Aktuelle Prognosen sehen die bisher vorherrschenden Parteien weiter vorn: In der Republika Srpska dominiert die stark nationalistische SNSD, in der Föderation von BiH die unter Kroaten vorherrschende und ebenfalls nationalistische Kroatische demokratische Gemeinschaft Bosnien und Herzegowinas (HDZ). Auch unter den Bosniaken in der Föderation wird die aktuell vorherrschende und ethnisch ausgerichtete Partei der Demokratischen Aktion (SDA) wohl wieder die Mehrheit der Stimmen erhalten. Den zahlreichen Oppositionsparteien im Land werden höchstens in bosniakisch dominierten Teilen der Föderation von BiH Chancen eingeräumt.

"Wieder einmal gibt es Vorwürfe von Wahlbetrug und -manipulation durch die amtierende Regierung und die Nachbarländer Serbien und Kroatien. Bis Oktober wurden bereits 3.500 Beschwerden von Wahlberechtigten eingereicht, die als Wähler in Abwesenheit oder im Ausland registriert sind, obwohl sie im Land wohnen. Auch tauchen in den Wahlregistern immer wieder Namen von Menschen auf, die schon seit 20 Jahren oder mehr tot sind", berichtet Zulcic. "Die zuständigen Institutionen müssen diese Anklagen ernst nehmen und ihnen nachgehen, damit die Wahlen transparent und demokratisch ablaufen und die Menschen dem Prozess vertrauen."

Die Covid-19-Pandemie erschwert den Wahlprozess in diesem Jahr besonders. Die traditionell niedrige Wahlbeteiligung könnte aus Angst vor der Ansteckungsgefahr noch weiter sinken. "Es ist fraglich, ob die Zentrale Wahlkommission in der Lage sein wird, unter diesen Umständen einen regulären Ablauf der Wahlen zu organisieren", so Zulcic.

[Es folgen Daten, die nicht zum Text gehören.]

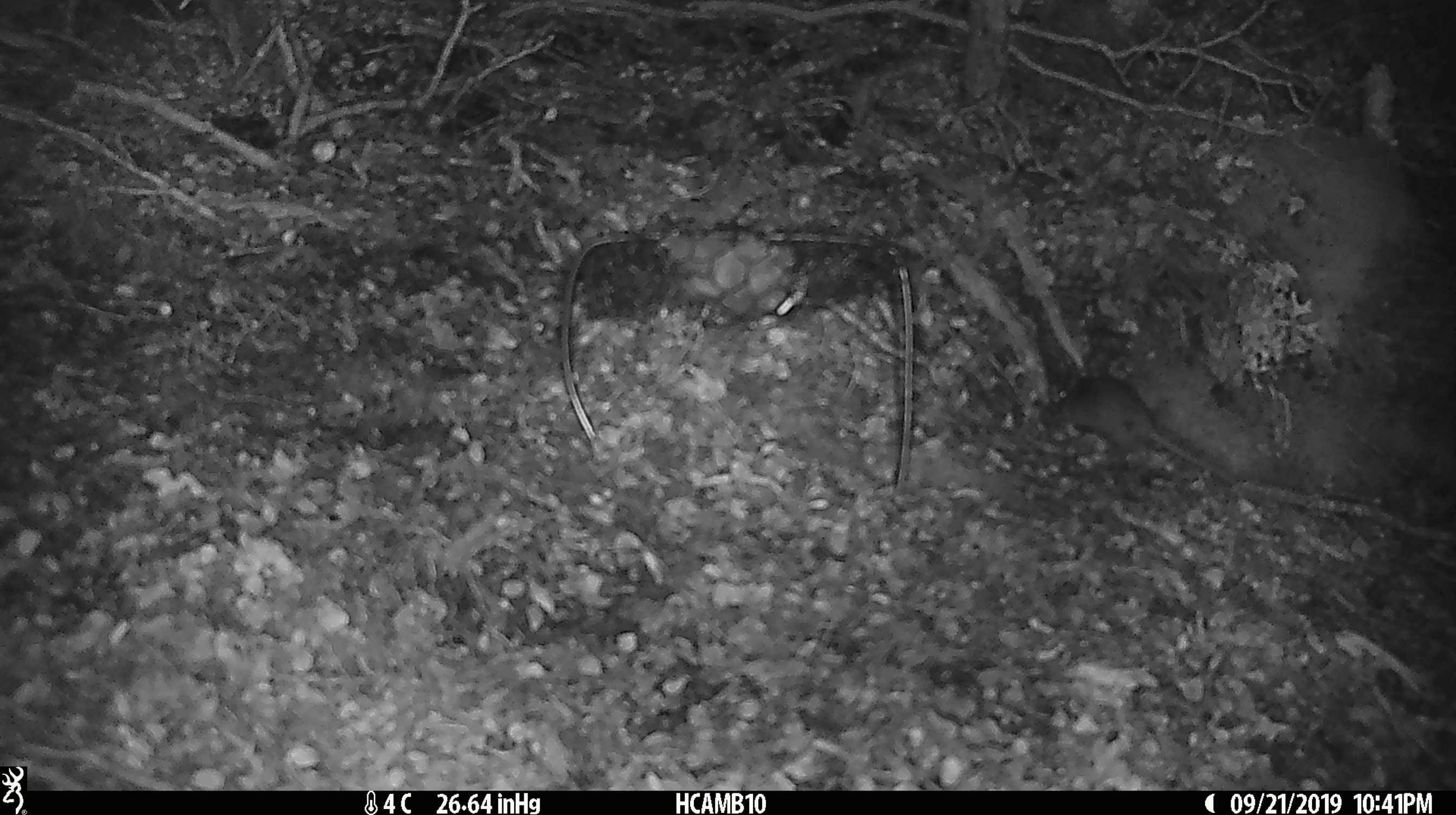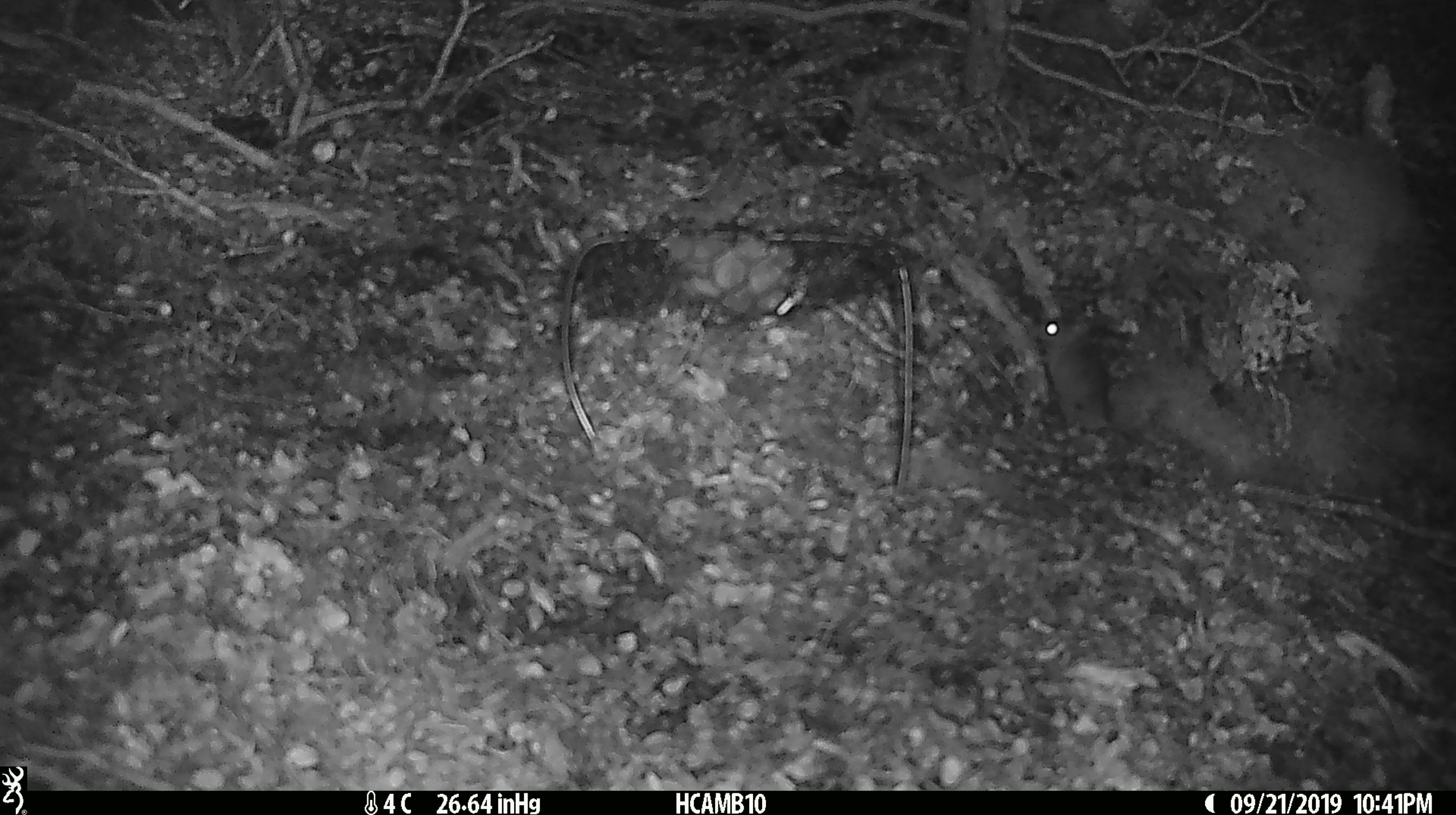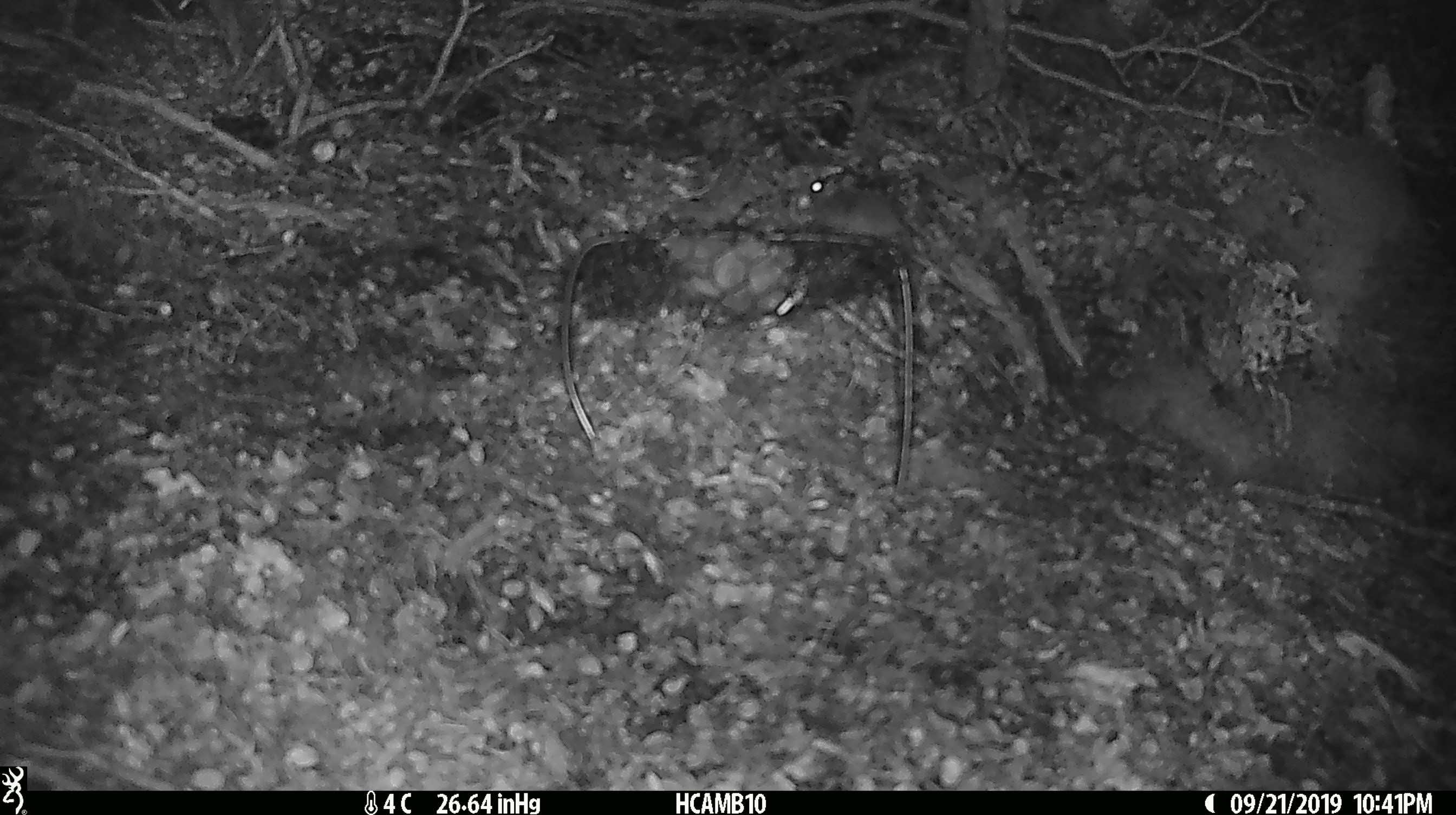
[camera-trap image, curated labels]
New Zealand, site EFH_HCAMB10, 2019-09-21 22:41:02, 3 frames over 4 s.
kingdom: Animalia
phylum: Chordata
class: Mammalia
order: Rodentia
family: Muridae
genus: Mus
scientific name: Mus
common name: mouse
Mouse (Mus).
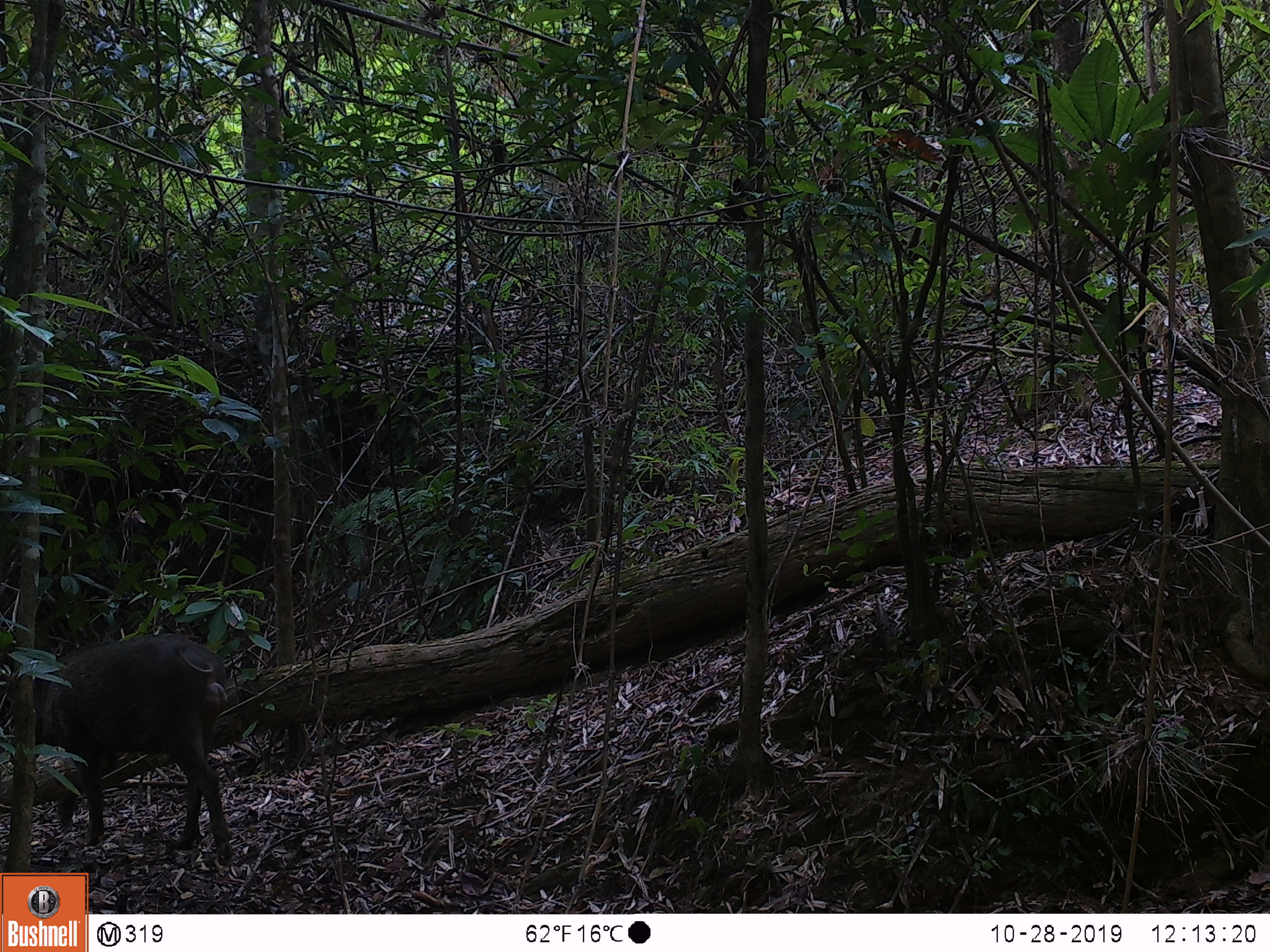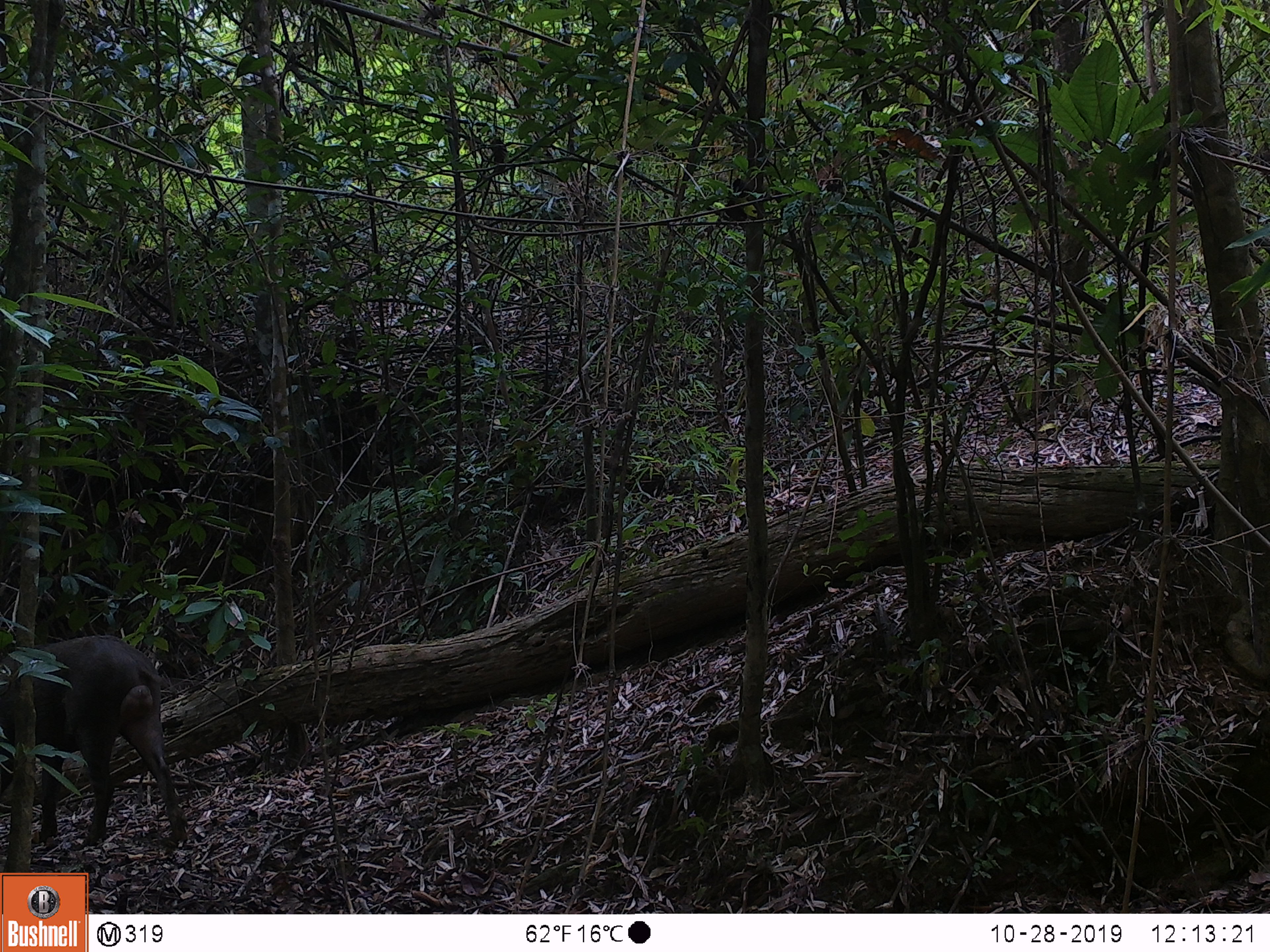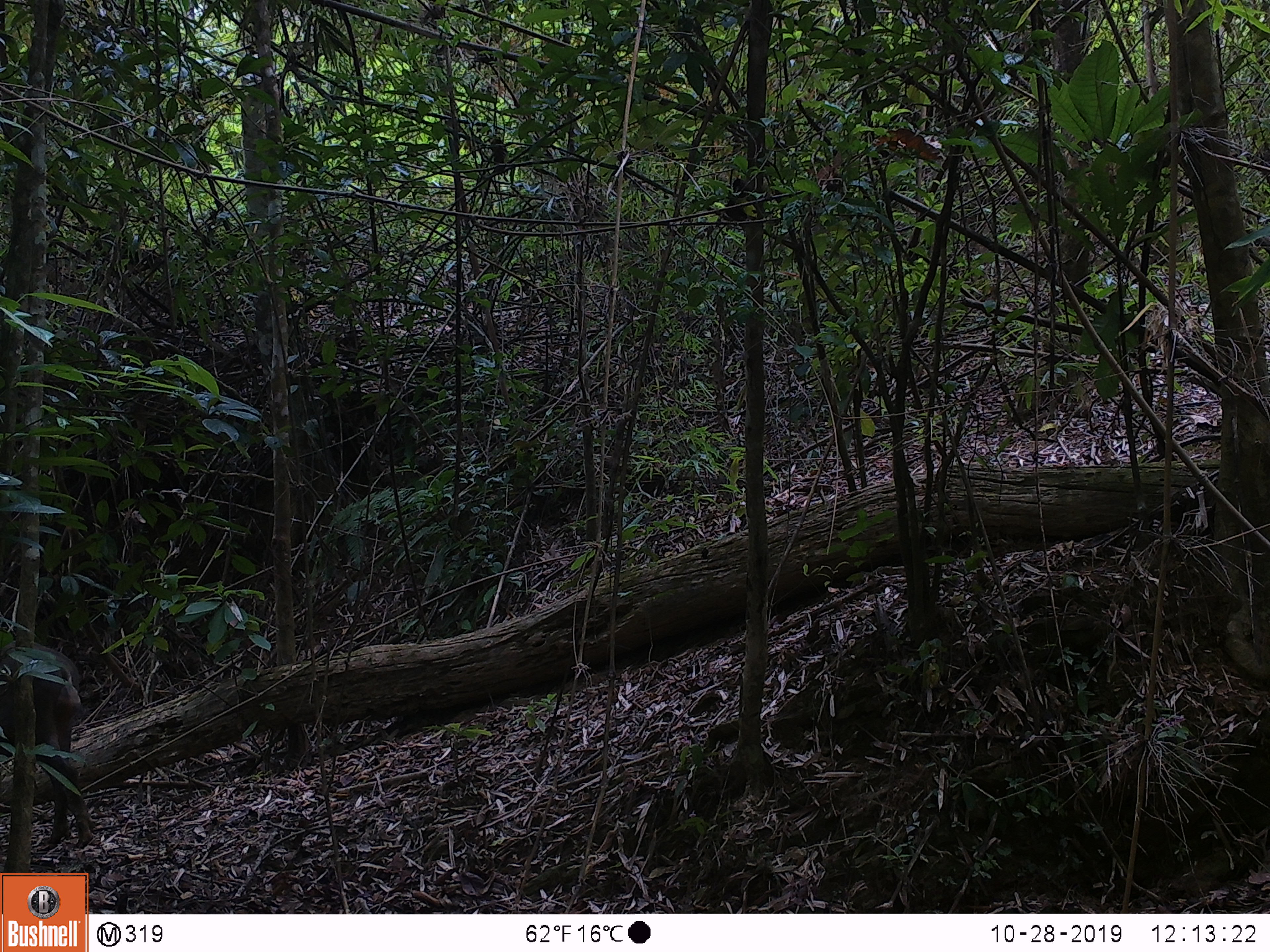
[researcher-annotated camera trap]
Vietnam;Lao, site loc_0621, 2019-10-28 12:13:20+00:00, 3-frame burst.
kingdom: Animalia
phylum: Chordata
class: Mammalia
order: Artiodactyla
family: Suidae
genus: Sus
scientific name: Sus scrofa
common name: eurasian wild pig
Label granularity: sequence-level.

Am Sonntag können 3.283.380 Wahlberechtigte abstimmen, 30.809 Kandidierende stehen zur Wahl. Sie verteilen sich auf 129 politische Parteien und 72 Koalitionen, dazu kommen 262 unabhängige Kandidierende. Gewählt werden 64 Gemeinderäte in der Föderation von BiH, 56 Gemeindeversammlungen in der Republika Srpska, und 31 Abgeordnete für die Versammlung des Brcko-Distriktes. Zudem sind 120 Bürgermeisterämter und 22 Oberbürgermeisterämter zu besetzen.